日本の心・さいき

日本の心で、世界平和の実現を!

おじいちゃんのその一言に私は思わず泣いてしまった。

 昭和53年12月13日、宮崎県延岡市の病院(宮崎県立延岡病院)の小児科から、生後15日目になるチアノーゼを呈するベビー(男児)が、航空自衛隊のヘリコプターで搬送されてきた。宮崎医科大学のグラウンドの真中に下り、私と医局長と婦長は、アンビューを持って駆け寄り、直ぐに小児病棟に運んだ。酸素が不足すると、すぐに真っ黒になった。大きな臍帯ヘルニア(内臓脱出症)があり、心臓に雑音が聴かれたが、それ以外に、外見上の奇形は見られなかった。顔付きは、両親に似て、かわいい顔をしていた。翌日の新聞を見ると、大血管転位の疑いで、ヘリコプターで宮医大に送られたと載っていた。
 私が主治医であったが、方針がなかなか決まらなかった。まず病名がはっきりしなかった。何によるチアノーゼだろうか?
 胸部レントゲン像では、一見、心臓腫瘍を思わせたが、超音波で否定され、大血管転位も否定された。縦隔腫瘍の疑いで断層撮影するもはっきりせず、心電図で異常があり、心雑音がある為に、先天性心疾患は必ずあると思い、心臓血管造影・心臓カテーテル検査をした。その結果、心臓が何かによって右に押しやられていることがわかり、心外膜炎も疑われた。しかし、それ以上の診断の進歩はなく、一日一日と一般状態が悪くなってきており、手術を急ぐ必要があった。

— 演習データ —
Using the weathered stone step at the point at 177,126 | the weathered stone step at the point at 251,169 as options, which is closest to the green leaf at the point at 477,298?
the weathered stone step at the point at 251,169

— 課題 1 —
本文のうち、「日本の心で、世界平和の実現を!」で始まり「り、手術を急ぐ必要があった。」で終わる部分をそのまま書き写すこと。
— 課題 2 —
本文にもとづいて次の問いに答えること。
(a) ヘリコプターで搬送されてきたベビーは生後何日目だったか。
(b) 胸部レントゲン像は、一見何を思わせたか。
(c) 心臓血管造影・心臓カテーテル検査の結果、何がわかったか。

— 解答 1 —
日本の心で、世界平和の実現を!

おじいちゃんのその一言に私は思わず泣いてしまった。

 昭和53年12月13日、宮崎県延岡市の病院(宮崎県立延岡病院)の小児科から、生後15日目になるチアノーゼを呈するベビー(男児)が、航空自衛隊のヘリコプターで搬送されてきた。宮崎医科大学のグラウンドの真中に下り、私と医局長と婦長は、アンビューを持って駆け寄り、直ぐに小児病棟に運んだ。酸素が不足すると、すぐに真っ黒になった。大きな臍帯ヘルニア(内臓脱出症)があり、心臓に雑音が聴かれたが、それ以外に、外見上の奇形は見られなかった。顔付きは、両親に似て、かわいい顔をしていた。翌日の新聞を見ると、大血管転位の疑いで、ヘリコプターで宮医大に送られたと載っていた。
 私が主治医であったが、方針がなかなか決まらなかった。まず病名がはっきりしなかった。何によるチアノーゼだろうか?
 胸部レントゲン像では、一見、心臓腫瘍を思わせたが、超音波で否定され、大血管転位も否定された。縦隔腫瘍の疑いで断層撮影するもはっきりせず、心電図で異常があり、心雑音がある為に、先天性心疾患は必ずあると思い、心臓血管造影・心臓カテーテル検査をした。その結果、心臓が何かによって右に押しやられていることがわかり、心外膜炎も疑われた。しかし、それ以上の診断の進歩はなく、一日一日と一般状態が悪くなってきており、手術を急ぐ必要があった。

— 解答 2 —
(a) 生後15日目
(b) 心臓腫瘍
(c) 心臓が何かによって右に押しやられていること